• GIVEN RECORDS
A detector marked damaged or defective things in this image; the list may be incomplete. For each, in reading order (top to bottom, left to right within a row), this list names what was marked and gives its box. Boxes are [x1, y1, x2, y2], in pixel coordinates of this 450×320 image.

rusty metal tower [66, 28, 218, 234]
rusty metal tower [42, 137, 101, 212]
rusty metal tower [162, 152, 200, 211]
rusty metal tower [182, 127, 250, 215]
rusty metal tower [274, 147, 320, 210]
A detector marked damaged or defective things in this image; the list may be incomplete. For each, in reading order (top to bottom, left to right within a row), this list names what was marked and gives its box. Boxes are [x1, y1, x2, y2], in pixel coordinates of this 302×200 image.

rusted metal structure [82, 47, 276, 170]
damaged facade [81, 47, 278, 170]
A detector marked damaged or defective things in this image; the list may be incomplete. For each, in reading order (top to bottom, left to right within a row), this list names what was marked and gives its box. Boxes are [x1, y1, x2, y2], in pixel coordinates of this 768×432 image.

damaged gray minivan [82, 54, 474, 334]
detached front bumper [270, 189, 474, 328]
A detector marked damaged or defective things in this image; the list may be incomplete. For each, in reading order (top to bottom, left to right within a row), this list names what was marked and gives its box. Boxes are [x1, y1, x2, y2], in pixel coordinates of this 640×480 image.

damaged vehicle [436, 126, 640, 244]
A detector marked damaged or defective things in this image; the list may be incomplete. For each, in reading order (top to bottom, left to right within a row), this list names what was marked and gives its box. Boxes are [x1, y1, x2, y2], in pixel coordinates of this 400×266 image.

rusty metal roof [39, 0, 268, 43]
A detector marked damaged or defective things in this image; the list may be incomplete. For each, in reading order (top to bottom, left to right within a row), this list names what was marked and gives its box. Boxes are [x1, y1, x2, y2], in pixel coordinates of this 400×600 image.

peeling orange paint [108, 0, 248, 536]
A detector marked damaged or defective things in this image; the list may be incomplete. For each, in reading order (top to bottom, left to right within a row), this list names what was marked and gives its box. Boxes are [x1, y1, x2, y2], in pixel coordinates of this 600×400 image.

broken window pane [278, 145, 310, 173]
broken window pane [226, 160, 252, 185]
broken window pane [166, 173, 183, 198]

• WHAT IS EXPECTED
Please write out all of the lines above, character for character.

• CORRECT ANSWER
A detector marked damaged or defective things in this image; the list may be incomplete. For each, in reading order (top to bottom, left to right within a row), this list names what was marked and gives its box. Boxes are [x1, y1, x2, y2], in pixel coordinates of this 450×320 image.

rusty metal tower [66, 28, 218, 234]
rusty metal tower [42, 137, 101, 212]
rusty metal tower [162, 152, 200, 211]
rusty metal tower [182, 127, 250, 215]
rusty metal tower [274, 147, 320, 210]
A detector marked damaged or defective things in this image; the list may be incomplete. For each, in reading order (top to bottom, left to right within a row), this list names what was marked and gives its box. Boxes are [x1, y1, x2, y2], in pixel coordinates of this 302×200 image.

rusted metal structure [82, 47, 276, 170]
damaged facade [81, 47, 278, 170]
A detector marked damaged or defective things in this image; the list may be incomplete. For each, in reading order (top to bottom, left to right within a row), this list names what was marked and gives its box. Boxes are [x1, y1, x2, y2], in pixel coordinates of this 768×432 image.

damaged gray minivan [82, 54, 474, 334]
detached front bumper [270, 189, 474, 328]
A detector marked damaged or defective things in this image; the list may be incomplete. For each, in reading order (top to bottom, left to right within a row), this list names what was marked and gives its box. Boxes are [x1, y1, x2, y2], in pixel coordinates of this 640×480 image.

damaged vehicle [436, 126, 640, 244]
A detector marked damaged or defective things in this image; the list may be incomplete. For each, in reading order (top to bottom, left to right within a row), this list names what was marked and gives its box. Boxes are [x1, y1, x2, y2], in pixel coordinates of this 400×266 image.

rusty metal roof [39, 0, 268, 43]
A detector marked damaged or defective things in this image; the list may be incomplete. For each, in reading order (top to bottom, left to right within a row), this list names what was marked and gives its box. Boxes are [x1, y1, x2, y2], in pixel coordinates of this 400×600 image.

peeling orange paint [108, 0, 248, 536]
A detector marked damaged or defective things in this image; the list may be incomplete. For each, in reading order (top to bottom, left to right within a row), this list names what was marked and gives its box. Boxes are [x1, y1, x2, y2], in pixel coordinates of this 600×400 image.

broken window pane [278, 145, 310, 173]
broken window pane [226, 160, 252, 185]
broken window pane [166, 173, 183, 198]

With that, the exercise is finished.